Oración de David
Al despertar me saciaré de tu semblante, Señor.
Escucha, Señor, mi justa demanda, atiende a mi clamor; presta oído a mi plegaria, porque en mis labios no hay falsedad. Tú me harás justicia, porque tus ojos ven lo que es recto: si examinas mi corazón y me visitas por las noches, si me pruebas al fuego, no encontrarás malicia en mí.
Mi boca no se excedió ante los malos tratos de los hombres; yo obedecí fielmente a tu palabra, y mis pies se mantuvieron firmes en los caminos señalados: ¡mis pasos nunca se apartaron de tus huellas!
Yo te invoco, Dios mío, porque tú me respondes: inclina tu oído hacia mí y escucha mis palabras. Muestra las maravillas de tu gracia, tú que salvas de los agresores a los que buscan refugio a tu derecha.
Protégeme como a la niña de tus ojos; escóndeme a la sombra de tus alas de los malvados que me acosan, del enemigo mortal que me rodea.
Se han encerrado en su
obstinación, hablan con arrogancia en los labios; sus pasos ya me tienen
cercado, se preparan para derribarme por tierra, como un león ávido de presa,
como un cachorro agazapado en su guarida.
Levántate, Señor, enfréntalo, doblégalo; líbrame de los malvados con tu espada, y con tu mano, Señor, sálvame de los hombres: de los mortales que lo tienen todo en esta vida.
Llénales el vientre con
tus riquezas; que sus hijos también queden hartos y dejen el resto para los más
pequeños.
Pero yo, por tu justicia,
contemplaré tu rostro, y al despertar, me saciaré de tu presencia.
Este salmo, compuesto por David en un momento de aprieto y
soledad, puede retratar muy bien cómo nos sentimos cuando nos vemos
injustamente atacados, acosados y escarnecidos.
En la vida conocemos situaciones así. Creemos haber obrado
bien, nos esforzamos por ser justos y por ayudar a los demás.

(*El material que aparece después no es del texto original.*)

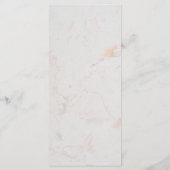 バプティスフォトボタニカル金ゴールド葉大理石の葉 メニュー (裏面)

Nuestro corazón
está lleno de buena intención, aunque a veces nos equivocamos. Sabemos, como
dice el salmo, que no hay malicia en
nosotros.
Y, sin embargo, cuando fallamos el mundo nos juzga sin
piedad y muchas personas se levantan contra nosotros, criticándonos con saña.
La tristeza y la ira nos invaden y es fácil que, llevados de una justa
indignación, podamos cometer mayores equivocaciones. ¿Qué hacer?

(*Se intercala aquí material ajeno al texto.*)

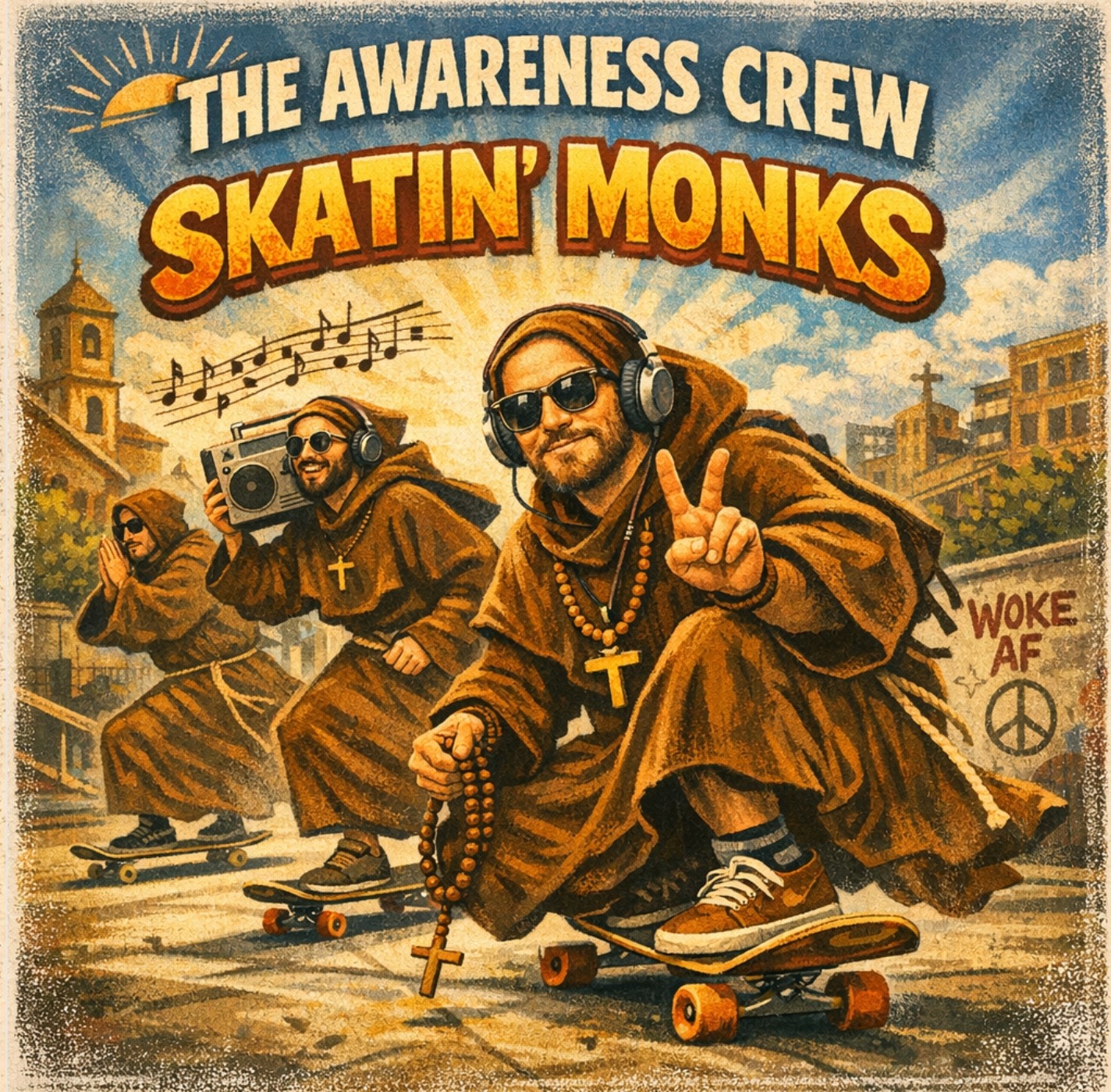 Skatin’ Monks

El salmo nos muestra el camino: rezar. Desprenderse de todo
amor propio. Poner ese dolor en manos de Dios: el dolor de saberse injustamente
acosado, calumniado y despreciado. Es ahora cuando más cerca nos encontramos de
Jesús clavado en cruz. Si él, que fue santo y justo, recibió tal muerte, ¿cómo
nosotros, que no somos tan buenos y fallamos continuamente, no vamos a recibir
golpes e incomprensiones? Decía santa Teresa de Ávila que es entonces, cuando somos injustamente atacados, cuando deberíamos
alegrarnos, porque estamos compartiendo los sufrimientos y la cruz de nuestro
Señor. Recordemos las bienaventuranzas. Compartir la corona de espinas con
nuestro Rey, ¿no ha de ser una carga dulce que aceptaremos soportar con amor?
Jesús se abandonó en brazos del Padre. Así, el salmista
busca refugio en Dios: protégeme a la
sombra de tus alas. Y Dios nos ayudará y nos dará fuerzas. También hará
resucitar nuestro espíritu vapuleado si sabemos confiar en él y no ceder a la
tentación de devolver mal por mal.
El salmo acaba con unos versos que debieran hacernos pensar:
Llénales el vientre
con tus riquezas; que sus hijos
también queden hartos y
dejen el resto para los más pequeños.
Pero yo, por tu
justicia, contemplaré tu rostro,
y al despertar, me
saciaré de tu presencia.
Es decir: Señor, llénales de riqueza, dales lo que quieren…
¡Es una oración por el enemigo! Que obtengan lo que persiguen, si tanto
ambicionan. Y que dejen las migajas para los humildes. Porque la mayor riqueza
a la que yo puedo aspirar no es la gloria, ni el poder, ni el oro. Aquello que
sacia mi alma eres Tú. Cuántas peleas se dan en el mundo por esos falsos
tesoros. Dejemos que corran tras ellos quienes, ciegos, no quieren ver más. Mi
tesoro, mi riqueza, mi bien, está en Ti. Y sólo Tú bastas.